Task to complete: The answer consists solely of the lines running from the one with "Эксперты книжной отрасли" through the final line below, transcribed exactly and without any pictures.

____ Task input

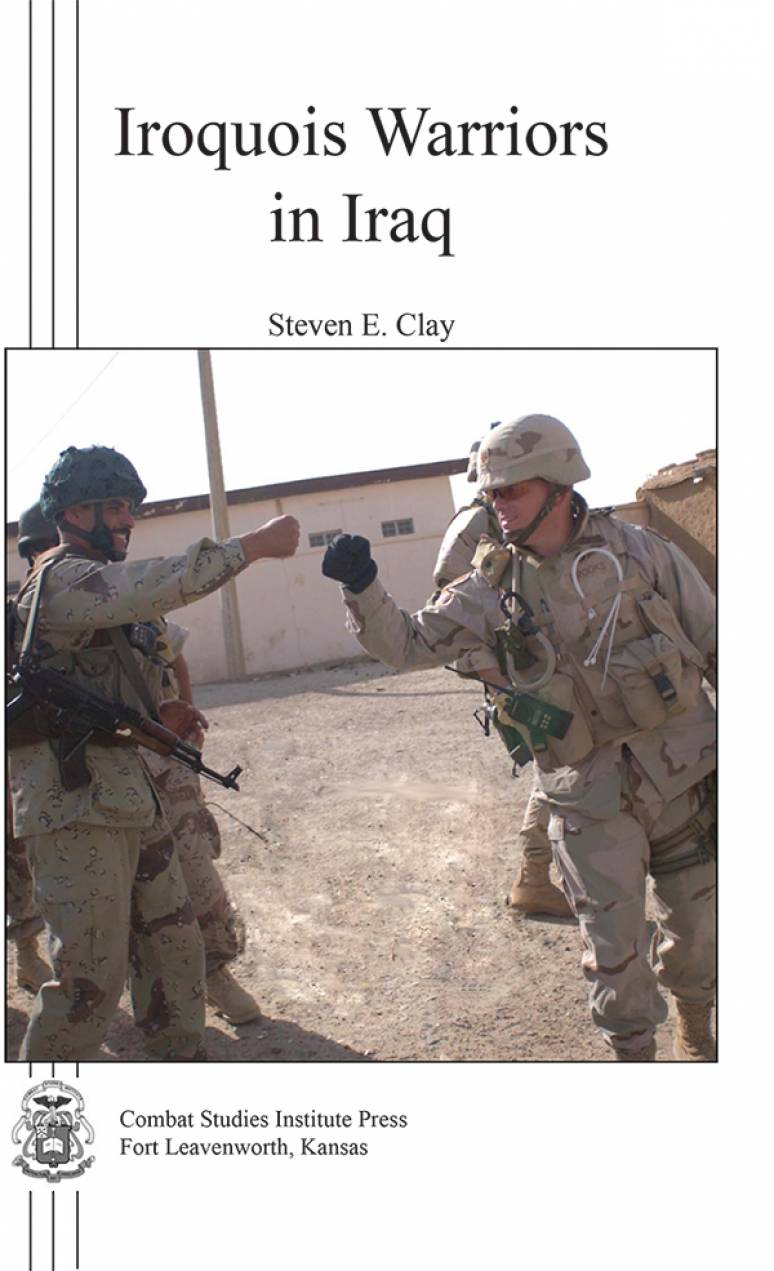 Iroquois Warriors in Iraq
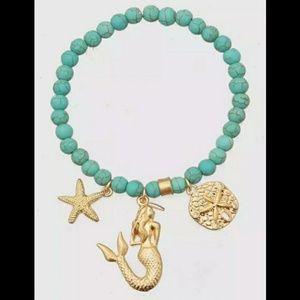 Matte Sea Life Bracelet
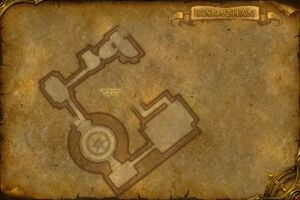 WorldMap-Karazhan12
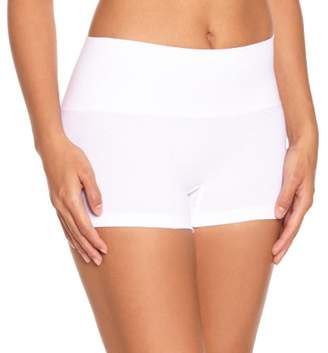 Scala Women'S Plain Or Unicolorcontrol Knickers - - (Brand Size: L)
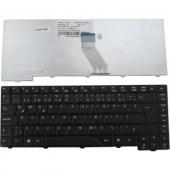 Acer ERK-A58TRS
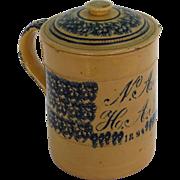Very Large Yellowware Tankard Dated 1894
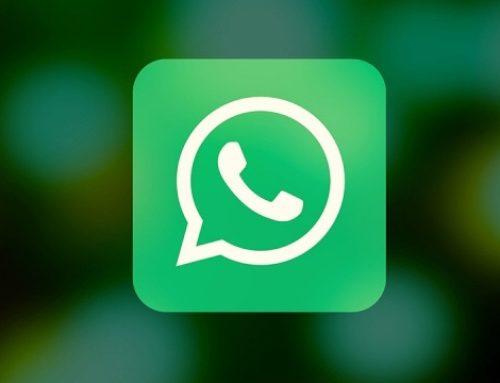 WhatsApp estará limitado en estos celulares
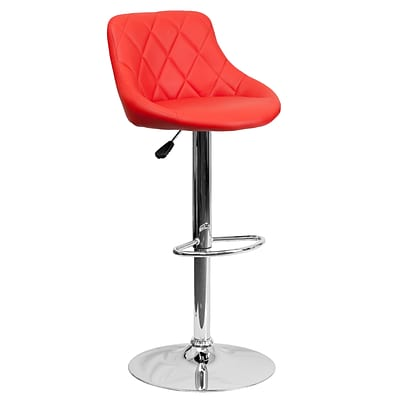 Flash Furniture Contemporary Red 32 Vinyl Bucket Seat Adjustable Height Barstool w/Chrome Base, 2bx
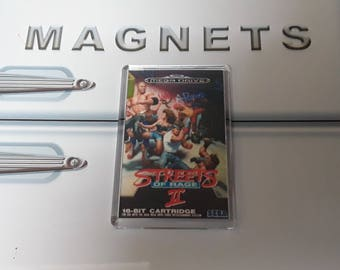 Streets of Rage 2 Fridge Magnet. Videogame Box Art. Megadrive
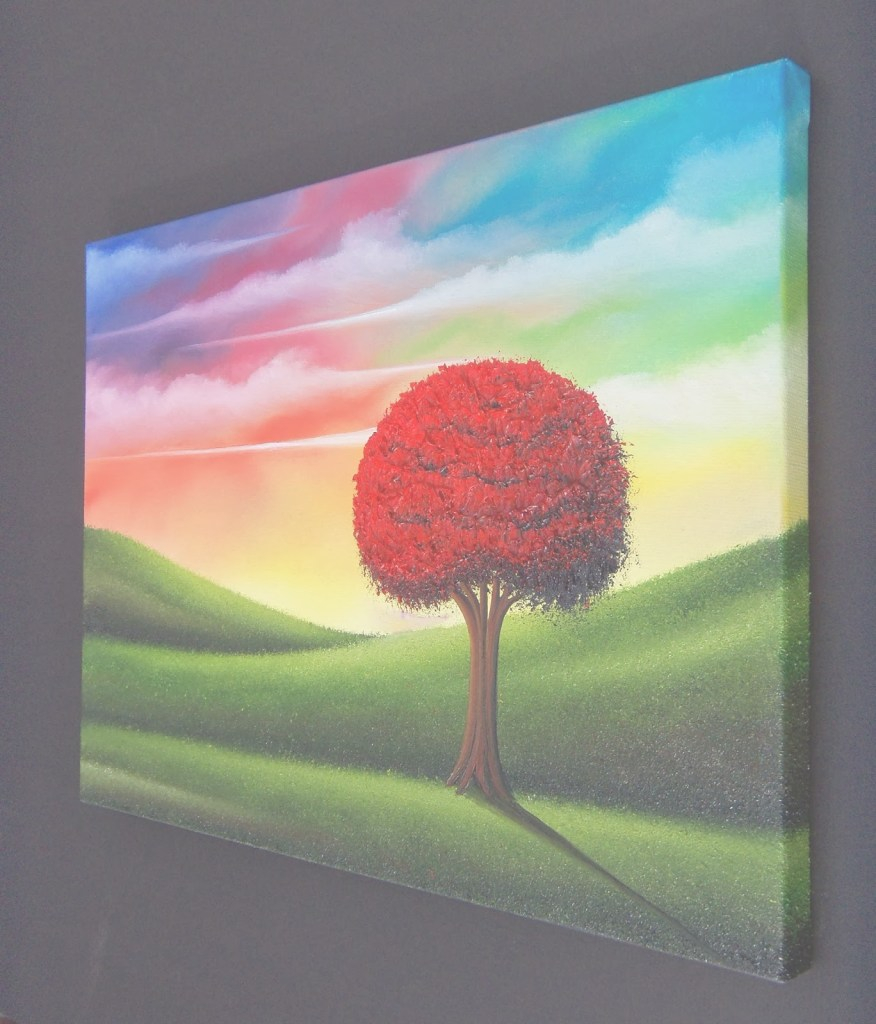 Lovely Colorful Art Landscape Painting, Art For Sale, Red Tree Painting regarding Set Landscape Pictures For Sale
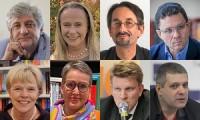 Эксперты книжной отрасли из Великобритании, Франции, Германии и России обсудили стратегии развития индустрии
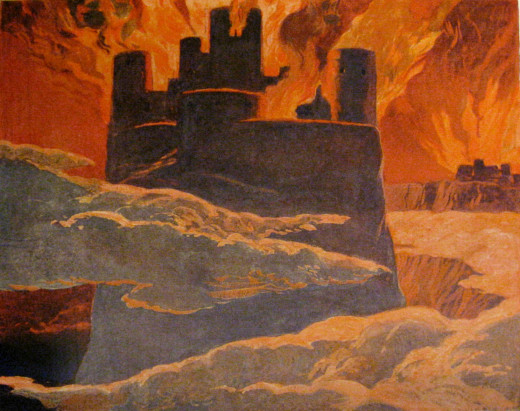Asgard burns in the aftermath of Ragnaroek and the Filmbulvetr - the long winter - will ravage the land for many a year. The sun will not shine on Midgard now the gods have been beaten!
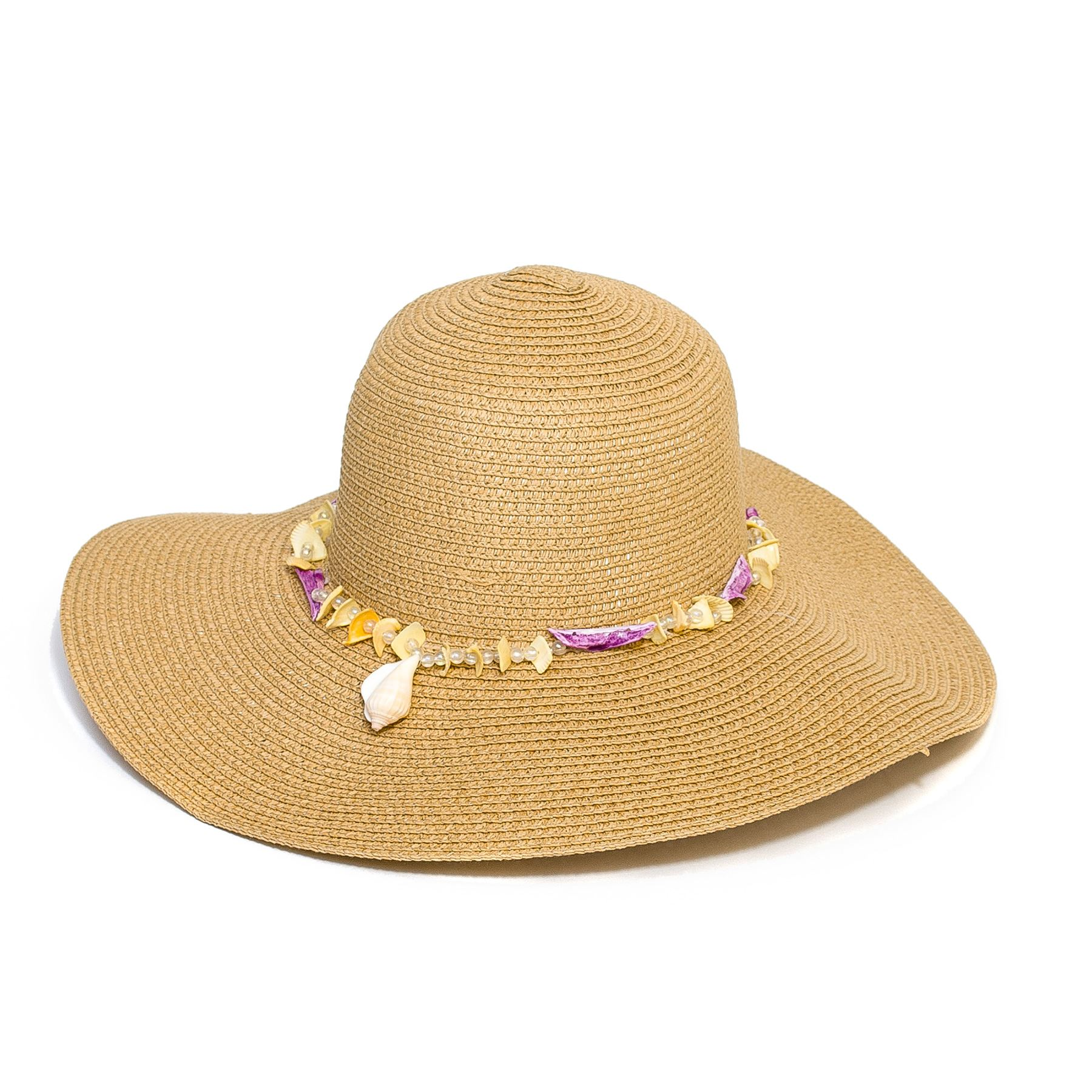 Summer Straw Style Floppy Hat with Beads and Shells | eBay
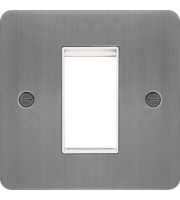Hager ER Style Plate 1 Module (Brushed Steel/White)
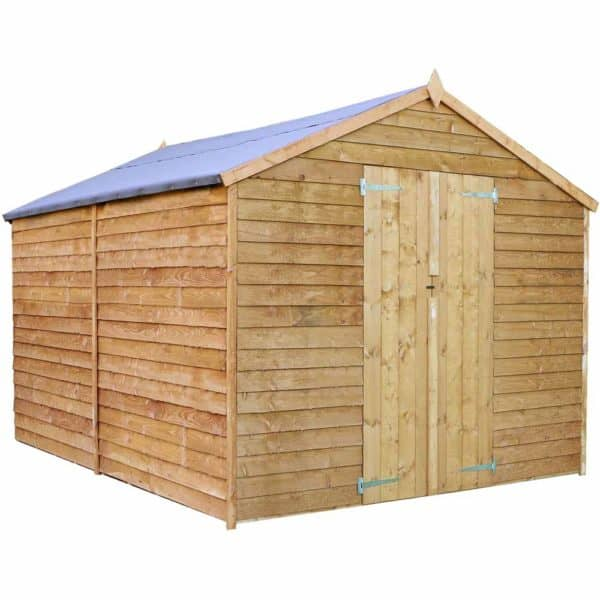 Mercia Garden Products Mercia 12 x 8ft Overlap Windowless Apex Shed Wood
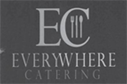 EC Everywhere Catering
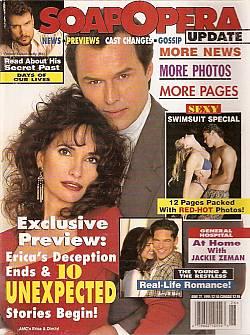 Soap Opera Update June 27, 1995
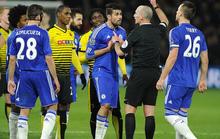 Costa tái phát tật cũ, Hiddink lại thêm âu lo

________

Solution to this exercise:
 Эксперты книжной отрасли из Великобритании, Франции, Германии и России обсудили стратегии развития индустрии
Asgard burns in the aftermath of Ragnaroek and the Filmbulvetr - the long winter - will ravage the land for many a year. The sun will not shine on Midgard now the gods have been beaten!
 Summer Straw Style Floppy Hat with Beads and Shells | eBay
Hager ER Style Plate 1 Module (Brushed Steel/White)
 Mercia Garden Products Mercia 12 x 8ft Overlap Windowless Apex Shed Wood
 EC Everywhere Catering
 Soap Opera Update June 27, 1995
 Costa tái phát tật cũ, Hiddink lại thêm âu lo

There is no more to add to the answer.